Obviously, to go from that to second-division matches at Hofstra University is a difficult trajectory. Flashy stadium proposals and attempts to claim a spot in MLS failed—league commissioner Don Garber rejected the idea of a third MLS New York team as recently as Friday—leaving the Cosmos in a dead-end position. Even if MLS did want them and the City of New York was willing to let them build a state of the art home of their own, that wouldn’t be the way for the Cosmos to be the Cosmos.
MLS’s constrictive rules and salary cap, as well as their “all for one” mentality, runs counter to the Cosmos’ big, bold, and individualistic image and a new stadium could be more of a burden than a necessity. So for the Cosmos to make a third go at existence, they might have to forge their own path. One outside the U.S. leagues that have always been too small for them.
Putting together a revolving squad of out of contract or recently retired superstars and playing friendlies and unofficial tournaments (like the International Champions Cup) around the world might be the first step towards finding a sustainable way forward for the Cosmos. They could play in premier venues and would be sure to draw big crowds, as preseason friendlies and star-fueled charity matches have been proven to do. They could be a sort of football version of the Harlem Globetrotters—global ambassadors for American soccer and an asset to the USSF—but without the buckets of confetti (side note: the Globetrotters have apparently “drafted” Leo Messi, Neymar, Tim Howard, and Landon Donovan in recent years…so the Cosmos would have to watch out for them, oddly enough).

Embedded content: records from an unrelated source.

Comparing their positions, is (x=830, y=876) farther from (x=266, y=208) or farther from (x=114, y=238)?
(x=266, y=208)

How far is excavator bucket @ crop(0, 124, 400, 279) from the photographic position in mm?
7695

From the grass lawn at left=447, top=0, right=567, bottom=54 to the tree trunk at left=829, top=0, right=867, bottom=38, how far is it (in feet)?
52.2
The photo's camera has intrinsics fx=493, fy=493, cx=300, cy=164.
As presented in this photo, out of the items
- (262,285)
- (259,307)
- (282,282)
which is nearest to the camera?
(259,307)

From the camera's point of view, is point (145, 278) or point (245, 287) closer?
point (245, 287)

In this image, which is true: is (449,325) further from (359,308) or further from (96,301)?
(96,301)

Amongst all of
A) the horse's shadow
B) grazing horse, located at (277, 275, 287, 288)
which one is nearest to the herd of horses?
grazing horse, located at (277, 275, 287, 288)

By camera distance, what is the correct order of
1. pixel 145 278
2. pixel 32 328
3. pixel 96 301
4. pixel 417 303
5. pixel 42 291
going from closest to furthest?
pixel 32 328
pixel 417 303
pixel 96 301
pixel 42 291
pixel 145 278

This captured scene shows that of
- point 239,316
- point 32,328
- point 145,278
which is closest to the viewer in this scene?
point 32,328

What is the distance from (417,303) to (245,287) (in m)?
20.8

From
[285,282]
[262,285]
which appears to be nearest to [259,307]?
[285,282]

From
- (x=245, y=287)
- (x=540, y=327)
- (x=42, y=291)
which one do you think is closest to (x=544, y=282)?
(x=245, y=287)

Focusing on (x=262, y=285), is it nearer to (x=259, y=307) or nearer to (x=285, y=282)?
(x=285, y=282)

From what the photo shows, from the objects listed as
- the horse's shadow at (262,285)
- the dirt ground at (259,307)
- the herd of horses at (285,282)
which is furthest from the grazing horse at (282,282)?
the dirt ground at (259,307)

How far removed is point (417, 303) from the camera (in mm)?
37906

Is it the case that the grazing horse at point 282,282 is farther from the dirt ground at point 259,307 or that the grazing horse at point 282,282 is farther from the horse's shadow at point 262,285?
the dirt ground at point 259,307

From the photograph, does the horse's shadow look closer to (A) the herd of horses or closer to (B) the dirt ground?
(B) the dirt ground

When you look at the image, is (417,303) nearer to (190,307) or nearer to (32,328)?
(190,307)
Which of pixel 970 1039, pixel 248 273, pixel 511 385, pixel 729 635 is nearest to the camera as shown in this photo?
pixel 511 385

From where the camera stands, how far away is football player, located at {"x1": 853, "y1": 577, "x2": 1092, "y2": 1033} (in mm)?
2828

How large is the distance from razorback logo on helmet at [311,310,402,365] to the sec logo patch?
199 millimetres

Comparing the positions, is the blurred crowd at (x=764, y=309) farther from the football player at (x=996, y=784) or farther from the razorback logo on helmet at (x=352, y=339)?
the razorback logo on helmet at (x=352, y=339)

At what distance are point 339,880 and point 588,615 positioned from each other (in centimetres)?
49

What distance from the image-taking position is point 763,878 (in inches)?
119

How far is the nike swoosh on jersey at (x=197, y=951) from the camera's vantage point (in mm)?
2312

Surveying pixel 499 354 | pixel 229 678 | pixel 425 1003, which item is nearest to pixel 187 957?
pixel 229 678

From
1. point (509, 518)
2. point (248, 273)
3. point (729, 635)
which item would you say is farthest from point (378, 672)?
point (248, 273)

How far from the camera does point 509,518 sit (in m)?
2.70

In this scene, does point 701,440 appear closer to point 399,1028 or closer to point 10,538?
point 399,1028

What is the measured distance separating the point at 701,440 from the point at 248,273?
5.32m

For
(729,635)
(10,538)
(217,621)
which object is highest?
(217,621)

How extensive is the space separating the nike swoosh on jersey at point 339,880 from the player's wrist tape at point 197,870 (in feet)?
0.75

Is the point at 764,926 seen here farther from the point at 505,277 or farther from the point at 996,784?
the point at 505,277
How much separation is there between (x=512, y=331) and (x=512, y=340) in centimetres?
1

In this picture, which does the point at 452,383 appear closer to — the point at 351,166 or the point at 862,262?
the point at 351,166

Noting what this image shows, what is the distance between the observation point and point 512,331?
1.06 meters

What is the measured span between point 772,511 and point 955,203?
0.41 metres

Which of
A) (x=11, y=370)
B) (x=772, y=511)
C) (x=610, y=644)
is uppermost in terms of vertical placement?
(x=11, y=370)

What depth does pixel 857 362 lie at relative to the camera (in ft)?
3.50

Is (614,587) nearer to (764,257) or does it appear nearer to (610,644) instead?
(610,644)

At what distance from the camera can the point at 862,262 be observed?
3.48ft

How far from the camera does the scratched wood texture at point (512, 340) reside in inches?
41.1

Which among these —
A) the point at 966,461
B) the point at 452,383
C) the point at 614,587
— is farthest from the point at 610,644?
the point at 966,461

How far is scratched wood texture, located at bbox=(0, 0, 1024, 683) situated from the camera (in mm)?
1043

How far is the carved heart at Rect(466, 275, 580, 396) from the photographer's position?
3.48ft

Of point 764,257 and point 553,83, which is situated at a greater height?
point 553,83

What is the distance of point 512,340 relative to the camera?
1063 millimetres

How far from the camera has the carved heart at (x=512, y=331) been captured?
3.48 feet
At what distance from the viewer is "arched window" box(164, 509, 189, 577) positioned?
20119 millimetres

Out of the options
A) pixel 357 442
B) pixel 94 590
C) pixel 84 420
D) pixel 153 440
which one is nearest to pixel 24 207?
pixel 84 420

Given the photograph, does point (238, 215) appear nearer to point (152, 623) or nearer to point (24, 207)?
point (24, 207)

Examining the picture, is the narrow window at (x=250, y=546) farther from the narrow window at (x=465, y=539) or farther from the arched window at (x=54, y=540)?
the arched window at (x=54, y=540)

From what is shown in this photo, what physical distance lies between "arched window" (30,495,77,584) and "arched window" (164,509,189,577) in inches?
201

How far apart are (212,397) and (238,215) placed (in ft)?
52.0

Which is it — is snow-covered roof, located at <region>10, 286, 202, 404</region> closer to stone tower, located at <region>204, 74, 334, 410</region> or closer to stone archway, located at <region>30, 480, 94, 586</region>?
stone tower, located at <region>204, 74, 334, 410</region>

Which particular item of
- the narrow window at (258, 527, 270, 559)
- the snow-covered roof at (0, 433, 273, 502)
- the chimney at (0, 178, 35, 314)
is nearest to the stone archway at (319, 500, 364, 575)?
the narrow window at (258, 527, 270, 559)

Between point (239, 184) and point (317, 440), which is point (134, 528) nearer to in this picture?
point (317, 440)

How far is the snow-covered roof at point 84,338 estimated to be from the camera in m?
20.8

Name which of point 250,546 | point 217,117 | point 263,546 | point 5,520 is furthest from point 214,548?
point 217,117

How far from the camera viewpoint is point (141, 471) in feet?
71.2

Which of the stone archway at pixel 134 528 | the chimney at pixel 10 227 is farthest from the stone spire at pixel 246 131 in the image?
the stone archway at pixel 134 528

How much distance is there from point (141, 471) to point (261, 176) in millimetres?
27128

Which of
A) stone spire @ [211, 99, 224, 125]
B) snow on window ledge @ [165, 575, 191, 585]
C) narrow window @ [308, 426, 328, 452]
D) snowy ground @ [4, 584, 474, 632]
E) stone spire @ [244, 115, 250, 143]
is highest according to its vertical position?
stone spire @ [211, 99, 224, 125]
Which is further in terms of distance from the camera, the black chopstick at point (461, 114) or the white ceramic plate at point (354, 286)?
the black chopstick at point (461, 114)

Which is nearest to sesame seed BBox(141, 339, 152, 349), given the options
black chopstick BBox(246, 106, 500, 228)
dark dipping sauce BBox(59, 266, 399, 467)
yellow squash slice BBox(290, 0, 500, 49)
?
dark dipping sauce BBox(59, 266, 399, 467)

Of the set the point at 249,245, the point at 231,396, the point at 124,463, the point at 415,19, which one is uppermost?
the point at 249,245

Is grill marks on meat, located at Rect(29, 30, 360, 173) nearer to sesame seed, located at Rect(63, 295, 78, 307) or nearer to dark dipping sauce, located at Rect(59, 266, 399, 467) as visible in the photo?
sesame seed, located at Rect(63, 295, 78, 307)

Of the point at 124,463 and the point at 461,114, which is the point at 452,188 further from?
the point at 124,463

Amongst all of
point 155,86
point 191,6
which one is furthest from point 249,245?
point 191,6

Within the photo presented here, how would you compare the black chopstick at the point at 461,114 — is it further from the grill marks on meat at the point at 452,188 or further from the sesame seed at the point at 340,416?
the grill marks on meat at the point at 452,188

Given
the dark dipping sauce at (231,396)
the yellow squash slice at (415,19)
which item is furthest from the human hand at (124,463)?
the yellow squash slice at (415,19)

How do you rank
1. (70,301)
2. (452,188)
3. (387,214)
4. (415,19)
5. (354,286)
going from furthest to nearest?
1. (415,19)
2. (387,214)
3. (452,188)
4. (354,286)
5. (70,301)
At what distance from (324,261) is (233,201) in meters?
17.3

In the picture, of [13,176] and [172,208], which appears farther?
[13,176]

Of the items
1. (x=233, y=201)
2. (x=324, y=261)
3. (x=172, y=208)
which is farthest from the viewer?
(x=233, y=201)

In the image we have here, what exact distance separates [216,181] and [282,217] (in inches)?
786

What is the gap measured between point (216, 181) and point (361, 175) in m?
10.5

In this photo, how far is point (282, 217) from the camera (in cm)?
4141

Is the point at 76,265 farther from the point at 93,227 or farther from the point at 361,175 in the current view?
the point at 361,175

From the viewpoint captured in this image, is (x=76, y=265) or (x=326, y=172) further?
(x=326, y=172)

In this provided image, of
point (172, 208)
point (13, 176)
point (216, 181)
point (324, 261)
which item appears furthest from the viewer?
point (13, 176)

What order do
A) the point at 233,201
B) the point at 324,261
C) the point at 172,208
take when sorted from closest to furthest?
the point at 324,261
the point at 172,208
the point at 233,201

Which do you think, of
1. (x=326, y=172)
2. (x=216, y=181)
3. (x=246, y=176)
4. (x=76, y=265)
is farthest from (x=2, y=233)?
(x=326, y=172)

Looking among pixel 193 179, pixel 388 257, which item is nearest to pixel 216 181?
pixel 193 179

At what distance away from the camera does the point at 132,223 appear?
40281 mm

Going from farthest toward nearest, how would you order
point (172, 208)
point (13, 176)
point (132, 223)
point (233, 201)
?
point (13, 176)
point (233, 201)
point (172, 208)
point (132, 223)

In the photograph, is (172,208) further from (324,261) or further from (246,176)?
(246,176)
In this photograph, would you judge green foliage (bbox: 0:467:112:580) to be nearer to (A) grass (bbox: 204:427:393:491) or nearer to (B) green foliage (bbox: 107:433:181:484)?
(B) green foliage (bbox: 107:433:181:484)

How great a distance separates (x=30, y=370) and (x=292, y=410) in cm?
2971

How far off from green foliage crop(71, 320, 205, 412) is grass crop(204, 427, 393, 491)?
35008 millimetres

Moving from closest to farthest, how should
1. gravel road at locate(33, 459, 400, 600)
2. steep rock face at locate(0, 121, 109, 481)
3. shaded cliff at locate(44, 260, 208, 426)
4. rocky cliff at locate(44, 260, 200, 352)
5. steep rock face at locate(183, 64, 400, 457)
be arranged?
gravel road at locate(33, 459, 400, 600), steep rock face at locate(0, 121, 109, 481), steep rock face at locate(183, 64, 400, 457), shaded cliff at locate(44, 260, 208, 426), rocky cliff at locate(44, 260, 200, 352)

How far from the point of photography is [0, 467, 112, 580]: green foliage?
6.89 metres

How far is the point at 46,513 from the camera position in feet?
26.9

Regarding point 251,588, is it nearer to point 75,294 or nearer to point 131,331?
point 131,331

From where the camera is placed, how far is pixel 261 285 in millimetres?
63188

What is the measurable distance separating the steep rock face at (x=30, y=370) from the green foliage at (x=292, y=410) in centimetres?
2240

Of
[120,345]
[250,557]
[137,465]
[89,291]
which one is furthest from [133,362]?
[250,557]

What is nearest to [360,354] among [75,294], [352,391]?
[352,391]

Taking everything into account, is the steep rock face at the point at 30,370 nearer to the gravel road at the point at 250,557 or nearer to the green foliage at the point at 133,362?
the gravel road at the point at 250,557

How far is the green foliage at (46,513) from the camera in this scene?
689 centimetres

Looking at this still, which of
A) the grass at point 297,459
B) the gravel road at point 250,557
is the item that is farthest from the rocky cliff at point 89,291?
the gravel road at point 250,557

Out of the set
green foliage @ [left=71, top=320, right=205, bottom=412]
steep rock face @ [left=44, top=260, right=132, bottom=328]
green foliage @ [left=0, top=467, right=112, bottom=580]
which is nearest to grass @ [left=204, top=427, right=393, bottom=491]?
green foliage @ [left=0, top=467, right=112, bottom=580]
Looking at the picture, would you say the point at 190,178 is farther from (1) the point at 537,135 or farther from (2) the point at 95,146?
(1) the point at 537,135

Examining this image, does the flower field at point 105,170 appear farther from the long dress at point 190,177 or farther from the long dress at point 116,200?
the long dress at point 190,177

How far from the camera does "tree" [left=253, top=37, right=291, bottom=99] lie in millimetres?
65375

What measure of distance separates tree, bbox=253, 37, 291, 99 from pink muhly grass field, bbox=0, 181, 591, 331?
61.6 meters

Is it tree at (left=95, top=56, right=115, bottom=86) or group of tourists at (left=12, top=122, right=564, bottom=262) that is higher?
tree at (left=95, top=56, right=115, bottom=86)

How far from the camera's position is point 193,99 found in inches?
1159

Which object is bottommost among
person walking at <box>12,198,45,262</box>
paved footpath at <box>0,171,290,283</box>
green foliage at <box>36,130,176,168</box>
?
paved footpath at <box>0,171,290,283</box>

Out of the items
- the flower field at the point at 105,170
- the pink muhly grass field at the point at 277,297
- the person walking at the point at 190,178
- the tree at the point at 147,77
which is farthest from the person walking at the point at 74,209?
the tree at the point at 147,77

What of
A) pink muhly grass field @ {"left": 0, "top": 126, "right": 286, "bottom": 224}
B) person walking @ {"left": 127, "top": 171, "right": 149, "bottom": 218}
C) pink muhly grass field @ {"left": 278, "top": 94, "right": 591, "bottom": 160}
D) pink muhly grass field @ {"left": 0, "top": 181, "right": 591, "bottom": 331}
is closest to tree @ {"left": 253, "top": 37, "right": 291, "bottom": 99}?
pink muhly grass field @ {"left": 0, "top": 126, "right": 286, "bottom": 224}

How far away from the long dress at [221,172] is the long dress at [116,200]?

If matches were scheduled to fill gaps in the TV schedule, broadcast rights would likely be desirable and the global nature of the endeavor could attract internet companies looking for live content to stream. And if there’s one thing the Cosmos proved upon reforming in 2010 its that they can sell merchandise.
With a focus more on entertainment and showmanship than trophies, the Globetrotters have succeeded for 90 years while playing utterly meaningless games from a results standpoint, so that shouldn’t be the primary concern for the Cosmos in this scenario. That said, in an age when top clubs almost seem held back in their own money-spinning globetrotting by their domestic campaigns as they actively search for ways to form new leagues beyond national or even continental boarders, the Cosmos could get a leg up on the global competition and prove their value as an addition to a potential/inevitable international super league of the future by taking on this form and creating new fans around the world.
Of course, if they did one day make the transition from touring team to a competitive club in an actual league, assembling a squad of younger players would be necessary. And the profits made as the former would ideally be used to fund the latter. In addition, being a part of a new global mega-league would almost certainly help them get a stadium built, which would then be necessary. While these might sound like futile plans for the day after never, these are the types of things a Cosmos 3.0 would have to map out—ways to be the masters of their own domain and limiting dependence on the success or approval of others—to avoid hitting yet another dead end.
Despite crumbling twice now, the idea of the New York Cosmos still has undeniable value and a credibility that few other American clubs, if any, have been able to achieve. It’s something that top players want to be associated with and multiple generations of fans have now supported. A third attempt at creating a viable model remains a worthwhile endeavor, but it will only be achieved through adaptation and evolution, and not regression or compromise. The Cosmos began as a pioneer club for America, now they have to look to being a pioneer club for the world.